APUZZO: Well, she's definitely serious about it. One of the interesting things here is that Loretta Lynch is, you know, she's the new attorney general. She's been on the job here in Washington for about a month, but her prior job, she was the United States attorney in Brooklyn, which is where this investigation was based. So she has been running this investigation in her last job, and now she's seeing it over the goal line.

GREENE: Well - and, Matt, just thinking about FIFA and the future of this organization as it goes forward - I mean, Sepp Blatter leads the organization. He has not been arrested or charged here as far as we know. He's actually up for re-election for his role.
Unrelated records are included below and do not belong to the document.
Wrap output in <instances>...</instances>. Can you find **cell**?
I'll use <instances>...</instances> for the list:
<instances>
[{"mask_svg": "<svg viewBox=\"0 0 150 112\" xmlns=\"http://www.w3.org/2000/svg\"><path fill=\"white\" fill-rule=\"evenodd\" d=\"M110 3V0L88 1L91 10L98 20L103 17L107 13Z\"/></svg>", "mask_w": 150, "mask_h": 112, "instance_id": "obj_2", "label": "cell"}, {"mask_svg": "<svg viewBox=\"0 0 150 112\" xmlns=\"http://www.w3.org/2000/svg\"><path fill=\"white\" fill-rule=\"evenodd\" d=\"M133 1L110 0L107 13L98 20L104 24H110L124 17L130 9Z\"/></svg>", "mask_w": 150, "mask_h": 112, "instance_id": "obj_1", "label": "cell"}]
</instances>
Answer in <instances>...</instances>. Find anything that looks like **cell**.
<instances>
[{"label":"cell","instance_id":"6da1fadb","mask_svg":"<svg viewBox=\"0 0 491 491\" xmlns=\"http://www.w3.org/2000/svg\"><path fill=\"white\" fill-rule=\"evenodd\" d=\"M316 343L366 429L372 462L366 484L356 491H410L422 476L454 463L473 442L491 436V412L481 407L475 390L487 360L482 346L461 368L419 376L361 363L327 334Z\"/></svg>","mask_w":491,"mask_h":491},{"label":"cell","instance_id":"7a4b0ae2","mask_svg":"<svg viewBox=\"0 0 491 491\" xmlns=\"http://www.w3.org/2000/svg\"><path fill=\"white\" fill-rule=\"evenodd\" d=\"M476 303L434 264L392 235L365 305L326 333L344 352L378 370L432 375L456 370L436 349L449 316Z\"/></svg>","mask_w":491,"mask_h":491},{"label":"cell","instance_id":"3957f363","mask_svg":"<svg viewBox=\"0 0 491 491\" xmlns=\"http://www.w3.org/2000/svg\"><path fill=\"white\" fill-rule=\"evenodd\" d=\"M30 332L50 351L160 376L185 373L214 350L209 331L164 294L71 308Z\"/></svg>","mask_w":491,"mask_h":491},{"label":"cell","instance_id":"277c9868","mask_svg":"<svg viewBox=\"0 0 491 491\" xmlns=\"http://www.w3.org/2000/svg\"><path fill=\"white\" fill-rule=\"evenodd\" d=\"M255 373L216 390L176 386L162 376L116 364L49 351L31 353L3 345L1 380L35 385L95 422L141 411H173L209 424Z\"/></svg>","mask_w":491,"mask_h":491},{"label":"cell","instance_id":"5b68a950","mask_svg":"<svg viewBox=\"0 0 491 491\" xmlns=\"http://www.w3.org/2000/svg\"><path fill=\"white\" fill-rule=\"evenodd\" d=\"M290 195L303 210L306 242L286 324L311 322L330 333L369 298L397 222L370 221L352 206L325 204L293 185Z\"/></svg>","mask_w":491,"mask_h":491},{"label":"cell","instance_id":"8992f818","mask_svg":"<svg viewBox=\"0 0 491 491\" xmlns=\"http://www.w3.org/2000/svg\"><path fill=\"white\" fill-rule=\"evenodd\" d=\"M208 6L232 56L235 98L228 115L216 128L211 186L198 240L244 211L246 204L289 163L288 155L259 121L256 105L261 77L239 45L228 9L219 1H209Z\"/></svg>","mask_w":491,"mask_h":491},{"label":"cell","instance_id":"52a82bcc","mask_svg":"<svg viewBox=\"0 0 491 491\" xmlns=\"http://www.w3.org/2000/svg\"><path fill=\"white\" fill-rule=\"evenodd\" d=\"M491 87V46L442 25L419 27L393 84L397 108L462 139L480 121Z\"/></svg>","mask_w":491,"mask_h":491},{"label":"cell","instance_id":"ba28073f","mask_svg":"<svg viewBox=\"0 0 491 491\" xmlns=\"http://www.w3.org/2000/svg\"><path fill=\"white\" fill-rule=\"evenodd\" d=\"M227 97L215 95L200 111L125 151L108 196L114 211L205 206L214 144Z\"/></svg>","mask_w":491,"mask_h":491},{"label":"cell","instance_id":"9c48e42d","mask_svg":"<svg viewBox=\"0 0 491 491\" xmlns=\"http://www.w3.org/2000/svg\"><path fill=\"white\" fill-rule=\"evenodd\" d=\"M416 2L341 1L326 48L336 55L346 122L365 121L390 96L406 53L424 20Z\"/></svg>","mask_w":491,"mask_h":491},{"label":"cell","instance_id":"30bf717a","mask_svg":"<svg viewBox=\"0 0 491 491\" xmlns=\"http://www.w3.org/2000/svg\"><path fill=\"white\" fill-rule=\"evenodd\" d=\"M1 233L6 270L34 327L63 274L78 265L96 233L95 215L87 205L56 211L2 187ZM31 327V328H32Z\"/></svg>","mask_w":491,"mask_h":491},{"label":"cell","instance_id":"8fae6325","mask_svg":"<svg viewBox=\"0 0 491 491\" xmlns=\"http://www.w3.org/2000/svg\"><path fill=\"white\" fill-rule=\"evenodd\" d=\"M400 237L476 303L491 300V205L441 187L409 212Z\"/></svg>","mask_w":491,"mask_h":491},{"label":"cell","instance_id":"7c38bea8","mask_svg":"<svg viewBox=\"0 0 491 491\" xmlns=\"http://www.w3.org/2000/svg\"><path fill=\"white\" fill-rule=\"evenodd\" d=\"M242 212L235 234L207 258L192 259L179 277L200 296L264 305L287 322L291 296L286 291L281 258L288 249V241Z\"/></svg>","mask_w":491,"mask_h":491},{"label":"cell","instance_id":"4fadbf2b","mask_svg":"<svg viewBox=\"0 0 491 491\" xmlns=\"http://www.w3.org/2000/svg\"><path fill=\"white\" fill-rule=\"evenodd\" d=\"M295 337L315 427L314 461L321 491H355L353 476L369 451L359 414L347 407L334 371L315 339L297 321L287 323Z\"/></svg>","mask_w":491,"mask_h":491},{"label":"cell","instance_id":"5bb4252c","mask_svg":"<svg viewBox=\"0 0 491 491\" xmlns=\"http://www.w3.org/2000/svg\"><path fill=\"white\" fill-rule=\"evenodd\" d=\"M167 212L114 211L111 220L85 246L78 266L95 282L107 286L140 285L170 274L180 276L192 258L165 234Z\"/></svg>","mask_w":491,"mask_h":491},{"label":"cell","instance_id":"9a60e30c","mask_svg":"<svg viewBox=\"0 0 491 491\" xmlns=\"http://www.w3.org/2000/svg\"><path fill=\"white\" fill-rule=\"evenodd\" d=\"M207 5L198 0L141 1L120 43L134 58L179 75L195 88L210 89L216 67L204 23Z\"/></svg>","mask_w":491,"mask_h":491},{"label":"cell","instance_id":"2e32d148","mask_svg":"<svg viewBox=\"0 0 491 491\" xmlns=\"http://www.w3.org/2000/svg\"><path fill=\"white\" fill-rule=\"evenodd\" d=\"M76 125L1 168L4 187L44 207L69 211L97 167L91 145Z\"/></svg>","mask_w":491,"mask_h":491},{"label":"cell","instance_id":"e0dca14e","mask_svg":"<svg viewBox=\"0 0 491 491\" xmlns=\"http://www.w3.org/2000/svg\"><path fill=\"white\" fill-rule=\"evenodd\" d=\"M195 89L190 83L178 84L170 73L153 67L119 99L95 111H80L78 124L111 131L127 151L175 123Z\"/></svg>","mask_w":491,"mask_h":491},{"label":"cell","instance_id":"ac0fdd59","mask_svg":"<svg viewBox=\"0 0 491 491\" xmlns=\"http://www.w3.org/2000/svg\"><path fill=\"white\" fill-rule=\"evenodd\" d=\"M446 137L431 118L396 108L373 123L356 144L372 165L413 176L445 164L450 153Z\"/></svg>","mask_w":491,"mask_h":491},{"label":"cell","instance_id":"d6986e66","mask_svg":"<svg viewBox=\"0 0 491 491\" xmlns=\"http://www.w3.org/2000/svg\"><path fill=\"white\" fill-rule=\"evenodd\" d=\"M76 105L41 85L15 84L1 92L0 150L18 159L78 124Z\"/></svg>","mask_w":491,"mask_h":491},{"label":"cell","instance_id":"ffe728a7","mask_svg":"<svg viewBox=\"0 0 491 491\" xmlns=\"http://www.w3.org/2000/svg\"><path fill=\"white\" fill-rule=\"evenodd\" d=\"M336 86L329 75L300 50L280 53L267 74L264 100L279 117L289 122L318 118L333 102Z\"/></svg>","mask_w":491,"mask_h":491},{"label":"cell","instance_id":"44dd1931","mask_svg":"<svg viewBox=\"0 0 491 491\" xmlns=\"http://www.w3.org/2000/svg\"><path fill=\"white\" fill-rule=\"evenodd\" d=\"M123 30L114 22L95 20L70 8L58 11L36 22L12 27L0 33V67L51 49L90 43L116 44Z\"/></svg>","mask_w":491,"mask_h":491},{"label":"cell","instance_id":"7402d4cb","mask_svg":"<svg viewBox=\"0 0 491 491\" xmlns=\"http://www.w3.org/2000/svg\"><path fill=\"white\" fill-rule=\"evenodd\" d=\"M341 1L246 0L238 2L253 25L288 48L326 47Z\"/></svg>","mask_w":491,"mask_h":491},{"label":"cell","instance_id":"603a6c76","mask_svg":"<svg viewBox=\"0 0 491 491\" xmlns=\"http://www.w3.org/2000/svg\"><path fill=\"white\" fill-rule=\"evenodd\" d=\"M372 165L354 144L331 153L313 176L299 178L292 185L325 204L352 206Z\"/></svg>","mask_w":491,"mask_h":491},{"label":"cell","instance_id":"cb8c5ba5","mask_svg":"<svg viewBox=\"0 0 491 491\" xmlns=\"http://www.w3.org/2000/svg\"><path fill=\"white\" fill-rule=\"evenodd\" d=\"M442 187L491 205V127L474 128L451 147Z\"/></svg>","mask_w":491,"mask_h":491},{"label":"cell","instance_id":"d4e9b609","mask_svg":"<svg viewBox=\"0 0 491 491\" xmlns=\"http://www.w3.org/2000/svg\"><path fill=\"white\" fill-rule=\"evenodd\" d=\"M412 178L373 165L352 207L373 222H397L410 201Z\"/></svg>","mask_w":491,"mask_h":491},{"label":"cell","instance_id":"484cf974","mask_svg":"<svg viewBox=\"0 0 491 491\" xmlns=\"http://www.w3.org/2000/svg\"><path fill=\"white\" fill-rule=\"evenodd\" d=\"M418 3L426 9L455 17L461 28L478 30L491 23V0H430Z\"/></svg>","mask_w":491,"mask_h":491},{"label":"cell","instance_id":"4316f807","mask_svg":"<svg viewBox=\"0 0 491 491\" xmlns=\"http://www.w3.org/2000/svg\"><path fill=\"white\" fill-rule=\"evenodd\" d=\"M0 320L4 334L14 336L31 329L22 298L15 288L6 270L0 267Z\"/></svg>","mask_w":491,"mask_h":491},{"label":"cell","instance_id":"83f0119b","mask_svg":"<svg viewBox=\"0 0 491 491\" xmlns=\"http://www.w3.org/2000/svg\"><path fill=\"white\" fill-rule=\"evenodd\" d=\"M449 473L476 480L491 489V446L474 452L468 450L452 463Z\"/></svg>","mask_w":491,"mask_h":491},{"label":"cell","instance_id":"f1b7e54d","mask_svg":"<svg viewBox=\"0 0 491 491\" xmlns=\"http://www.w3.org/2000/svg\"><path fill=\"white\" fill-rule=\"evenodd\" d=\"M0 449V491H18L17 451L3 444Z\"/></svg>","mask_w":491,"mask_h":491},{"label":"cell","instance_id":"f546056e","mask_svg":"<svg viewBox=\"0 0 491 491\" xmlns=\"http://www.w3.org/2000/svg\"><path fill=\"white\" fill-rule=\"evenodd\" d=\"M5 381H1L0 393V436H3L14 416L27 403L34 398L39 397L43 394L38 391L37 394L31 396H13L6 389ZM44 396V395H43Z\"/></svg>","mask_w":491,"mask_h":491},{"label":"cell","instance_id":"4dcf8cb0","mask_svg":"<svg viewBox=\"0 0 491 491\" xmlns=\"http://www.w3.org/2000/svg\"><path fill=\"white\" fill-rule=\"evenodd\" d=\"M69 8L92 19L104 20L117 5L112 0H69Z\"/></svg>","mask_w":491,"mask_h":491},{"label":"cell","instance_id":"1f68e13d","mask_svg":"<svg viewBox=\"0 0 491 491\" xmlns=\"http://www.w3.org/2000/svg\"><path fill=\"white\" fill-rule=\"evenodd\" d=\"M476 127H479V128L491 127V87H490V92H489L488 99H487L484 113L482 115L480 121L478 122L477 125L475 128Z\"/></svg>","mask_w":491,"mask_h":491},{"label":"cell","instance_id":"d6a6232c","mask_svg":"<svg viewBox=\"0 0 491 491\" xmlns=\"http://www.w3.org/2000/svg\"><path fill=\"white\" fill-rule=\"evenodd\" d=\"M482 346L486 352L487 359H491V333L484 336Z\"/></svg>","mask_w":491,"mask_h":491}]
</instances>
I mean, is all this going to affect his fate?

APUZZO: So Sepp Blatter is the most powerful man in sports, and he is - he is somebody who has a lot of experience weathering corruption scandals. So he hasn't been charged, and we don't know what his fate will be. But we do know that this is certainly the biggest threat to his authority during his tenure. I mean, two of his vice presidents are now charged and the Justice Department is calling basically the entire operation corrupt. So it'll be interesting to see what happens as Blatter faces re-election and what the future holds for him because, you know, we're told the investigation is ongoing.

GREENE: And I guess all of this - just such a stark reminder that, you know, all the fun and sort of good feelings and patriotism and the highs and the lows of watching sports and watching soccer. I mean, in the end, this is a business and a huge business with a whole lot of money.

APUZZO: Oh, absolutely. I mean, FIFA has, you know, more than a billion dollars in cash reserves alone. They're bringing in, you know, multiple billion dollars a year in revenue. And if you want to be a part of that, if you're a company, if you're an investor, and you want to be a part of that, you want a piece of that, you have to deal with Sepp Blatter and the FIFA executive committee and that's where the Justice Department says the heart of the problem remains.

GREENE: Matt, thanks a lot for coming in.

APUZZO: Any time.

GREENE: That's Matt Apuzzo from The New York Times. He was part of a reporting team that broke the news of arrests of some top officials in FIFA. That's the large international governing body of soccer.